- [To-do list]:
1. In the text on GPU and CUDA architecture, what does "Device" usually refer to?
2. Continue the text on GPU and CUDA architecture from where it stops.

Architecture of GPU and CUDA

In this blog, we will introduce the architecture of GPU from the programmers' perspective, and give some examples of CUDA programming. From more details, you should read CUDA Guide - Nvidia.

Intro

In this section, the architecture of GPU will be introduced from two perspective, hardware and software.

Hardware

Compared with CPU, GPU is specialized for highly parallel computations and therefore designed such that more transistors are devoted to data processing rather than data caching and flow control.

• GPU devotes more transistors to data processing, e.g., floating-point computations, is beneficial for highly parallel computations;
• GPU can hide memory access latencies with computation, instead of relying on large data caches and complex flow control to avoid long memory access latencies, both of which are expensive in terms of transistors.

From the perspective of hardware, there are some key words we need to know.

• SP (Streaming Processor/Streaming Core) - It's similar to a scalar core in CPU. One thread will run on one SP.
• SM (Streaming Multiprocessor) - A SM contains one fetch-decode-unit, multiple SPs (execution units), multiple groups of registers, and cache.
  • It is very similar to CPU. As we know, one physical CPU contains multiple core. One CPU core can execute multiple threads.
  • One physical contains multiple SMs, and one SM can execute multiple GPU-threads.
• Device - "Device" usually refers to a physical GPU on the machine.
  • ls /dev/nvidia*, you will see /dev/nvidia0, /dev/nvidia1, ..., that represents to the physical GPU.

Records from a collection

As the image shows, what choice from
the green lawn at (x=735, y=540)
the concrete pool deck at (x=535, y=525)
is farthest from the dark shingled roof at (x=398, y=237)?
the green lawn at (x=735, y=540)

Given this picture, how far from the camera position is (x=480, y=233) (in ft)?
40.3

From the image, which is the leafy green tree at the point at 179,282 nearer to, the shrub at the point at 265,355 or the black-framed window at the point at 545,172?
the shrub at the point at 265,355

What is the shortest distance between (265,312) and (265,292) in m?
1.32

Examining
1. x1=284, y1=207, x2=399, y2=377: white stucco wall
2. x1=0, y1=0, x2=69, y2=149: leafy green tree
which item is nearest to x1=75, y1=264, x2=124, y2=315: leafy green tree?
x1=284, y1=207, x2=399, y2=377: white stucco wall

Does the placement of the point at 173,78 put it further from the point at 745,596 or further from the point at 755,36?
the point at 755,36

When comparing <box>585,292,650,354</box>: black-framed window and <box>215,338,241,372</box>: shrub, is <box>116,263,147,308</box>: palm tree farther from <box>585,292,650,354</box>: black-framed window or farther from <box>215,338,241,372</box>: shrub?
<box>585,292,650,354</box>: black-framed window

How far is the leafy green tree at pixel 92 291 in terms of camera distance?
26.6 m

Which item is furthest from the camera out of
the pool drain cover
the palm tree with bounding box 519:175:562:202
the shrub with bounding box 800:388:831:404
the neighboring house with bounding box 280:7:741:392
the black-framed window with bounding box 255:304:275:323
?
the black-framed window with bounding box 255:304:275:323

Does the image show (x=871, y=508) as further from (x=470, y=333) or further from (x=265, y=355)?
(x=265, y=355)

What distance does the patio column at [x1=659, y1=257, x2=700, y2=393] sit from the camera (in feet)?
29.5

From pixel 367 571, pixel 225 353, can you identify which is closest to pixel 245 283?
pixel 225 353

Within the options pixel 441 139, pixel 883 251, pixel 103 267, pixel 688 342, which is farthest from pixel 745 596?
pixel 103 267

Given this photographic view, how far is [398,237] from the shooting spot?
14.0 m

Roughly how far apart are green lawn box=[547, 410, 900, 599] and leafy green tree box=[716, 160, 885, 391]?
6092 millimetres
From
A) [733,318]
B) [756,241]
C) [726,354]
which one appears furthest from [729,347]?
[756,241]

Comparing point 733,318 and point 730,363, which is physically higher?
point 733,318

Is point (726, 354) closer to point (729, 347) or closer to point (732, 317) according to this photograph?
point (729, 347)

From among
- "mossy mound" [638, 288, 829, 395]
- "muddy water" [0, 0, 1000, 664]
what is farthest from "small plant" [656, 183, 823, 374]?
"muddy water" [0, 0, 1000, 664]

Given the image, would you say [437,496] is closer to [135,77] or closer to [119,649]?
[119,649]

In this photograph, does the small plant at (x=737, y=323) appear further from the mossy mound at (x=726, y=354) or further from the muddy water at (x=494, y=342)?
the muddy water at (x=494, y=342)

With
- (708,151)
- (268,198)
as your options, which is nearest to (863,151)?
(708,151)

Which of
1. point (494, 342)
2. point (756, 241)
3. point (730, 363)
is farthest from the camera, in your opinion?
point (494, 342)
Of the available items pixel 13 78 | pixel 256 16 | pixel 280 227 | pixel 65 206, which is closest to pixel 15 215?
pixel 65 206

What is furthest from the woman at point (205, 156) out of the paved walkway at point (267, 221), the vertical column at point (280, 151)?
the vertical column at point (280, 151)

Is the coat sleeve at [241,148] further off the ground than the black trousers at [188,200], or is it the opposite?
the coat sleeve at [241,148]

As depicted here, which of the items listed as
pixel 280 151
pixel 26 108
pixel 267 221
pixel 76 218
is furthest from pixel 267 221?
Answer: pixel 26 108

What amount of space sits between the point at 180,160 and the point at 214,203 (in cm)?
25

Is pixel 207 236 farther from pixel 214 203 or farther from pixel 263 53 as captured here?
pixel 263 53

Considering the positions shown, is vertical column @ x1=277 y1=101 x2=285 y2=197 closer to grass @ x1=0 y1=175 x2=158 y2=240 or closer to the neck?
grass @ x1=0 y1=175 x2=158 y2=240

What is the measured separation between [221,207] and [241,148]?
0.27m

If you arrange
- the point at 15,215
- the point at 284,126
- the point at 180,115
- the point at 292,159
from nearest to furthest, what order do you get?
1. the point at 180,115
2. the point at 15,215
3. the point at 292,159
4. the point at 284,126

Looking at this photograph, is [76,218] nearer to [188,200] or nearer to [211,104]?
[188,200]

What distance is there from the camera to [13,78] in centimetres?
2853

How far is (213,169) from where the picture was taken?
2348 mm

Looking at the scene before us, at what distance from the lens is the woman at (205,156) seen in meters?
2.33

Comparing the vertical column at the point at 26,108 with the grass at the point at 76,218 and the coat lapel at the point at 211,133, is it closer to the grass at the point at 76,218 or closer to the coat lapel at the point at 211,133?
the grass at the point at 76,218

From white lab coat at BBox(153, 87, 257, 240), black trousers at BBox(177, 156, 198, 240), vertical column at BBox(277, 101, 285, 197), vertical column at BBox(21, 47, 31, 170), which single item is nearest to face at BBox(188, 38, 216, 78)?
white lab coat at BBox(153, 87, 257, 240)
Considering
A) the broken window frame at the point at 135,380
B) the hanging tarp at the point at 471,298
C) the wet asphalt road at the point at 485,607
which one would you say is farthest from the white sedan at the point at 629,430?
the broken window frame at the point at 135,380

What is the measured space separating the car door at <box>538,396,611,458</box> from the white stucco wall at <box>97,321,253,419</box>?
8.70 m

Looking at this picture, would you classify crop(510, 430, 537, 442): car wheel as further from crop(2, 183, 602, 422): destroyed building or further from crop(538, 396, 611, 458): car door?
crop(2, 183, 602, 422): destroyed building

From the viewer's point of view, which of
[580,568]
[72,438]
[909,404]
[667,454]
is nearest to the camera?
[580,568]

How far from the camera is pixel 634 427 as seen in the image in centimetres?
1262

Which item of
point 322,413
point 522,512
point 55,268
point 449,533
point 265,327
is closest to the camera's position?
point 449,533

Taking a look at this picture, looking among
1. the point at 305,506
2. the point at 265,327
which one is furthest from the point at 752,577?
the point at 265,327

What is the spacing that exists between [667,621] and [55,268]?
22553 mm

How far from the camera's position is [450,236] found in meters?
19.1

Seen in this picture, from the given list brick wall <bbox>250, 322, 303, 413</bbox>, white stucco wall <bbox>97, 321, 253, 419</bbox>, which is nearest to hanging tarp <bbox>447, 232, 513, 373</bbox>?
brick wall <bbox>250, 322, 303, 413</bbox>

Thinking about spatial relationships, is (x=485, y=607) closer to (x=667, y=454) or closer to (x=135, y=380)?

- [Results of the tasks]:
1. A physical GPU on the machine.

2.
Software

From the perspective of software, there are 4 key concepts:

• Grid, block, and thread
  • From the perspective of programmer, we can group the threads into 2D shape (3D shape is okay if you want).
  • e.g. define gird = (2x3) and block = (4x5), grid[i, j] denotes one block, block[i, j] denotes one thread. So there are 20 x 6 = 120 threads.
  • See the figure as follows.
• Warp - A group of 32 threads in thread block is called a warp.
  • Warp is the unit of GPU scheduler. For each scheduling, it will put some warps into SMs.
  • Suppose I have 1024 threads per block (i.e. 32 warps). Most GPUs (excepting Turing) allow a hardware limit of 64 warps per SM, as well as 2048 threads per SM (these are consistent).
  • One block can be executed on different SMs at the same time, since it may contains multiple warps. See the figure as follows.

We can have the conclusion that "gird > block > warp > thread".

Grid, block and thread	Scheduler on SMs

Example: Nvidia V100

Programming Model

At its core are three key abstractions:

• a hierarchy of thread groups,
• shared memories, and
• barrier synchronization - that are simply exposed to the programmer as a minimal set of language extensions.

Memory Hierarchy

• Each thread has private local memory.
• Each thread block has shared memory visible to all threads of the block and with the same lifetime as the block.
• All threads have access to the same global memory.

We will introduce this in details by some examples in the latter blogs.

Thread Hierarchy

The index of a thread and its thread ID relate to each other in a straightforward way:

• For a one-dimensional block, they are the same;
• For a two-dimensional block of size (Dx, Dy),the thread ID of a thread of index (x, y) is (x + y * Dx); it's similar to a two-dimension-array.
• For a three-dimensional block of size (Dx, Dy, Dz), the thread ID of a thread of index (x, y, z) is (x + y * Dx + z * Dx * Dy).

As an example, the following code adds two matrices A and B of size N x N and stores the result into matrix C:

// Kernel definition
__global__ void MatAdd(float A[N][N], float B[N][N],
                       float C[N][N])
{
    int i = threadIdx.x;
    int j = threadIdx.y;
    C[i][j] = A[i][j] + B[i][j];
}

int main()
{
    ...
    // Kernel invocation with one block of N * N * 1 threads
    int numBlocks = 1;
    dim3 threadsPerBlock(N, N);
    MatAdd<<<numBlocks, threadsPerBlock>>>(A, B, C);
    ...
}

There is a limit to the number of threads per block, since all threads of a block are expected to reside on the same processor core and must share the limited memory resources of that core. On current GPUs, a thread block may contain up to 1024 threads.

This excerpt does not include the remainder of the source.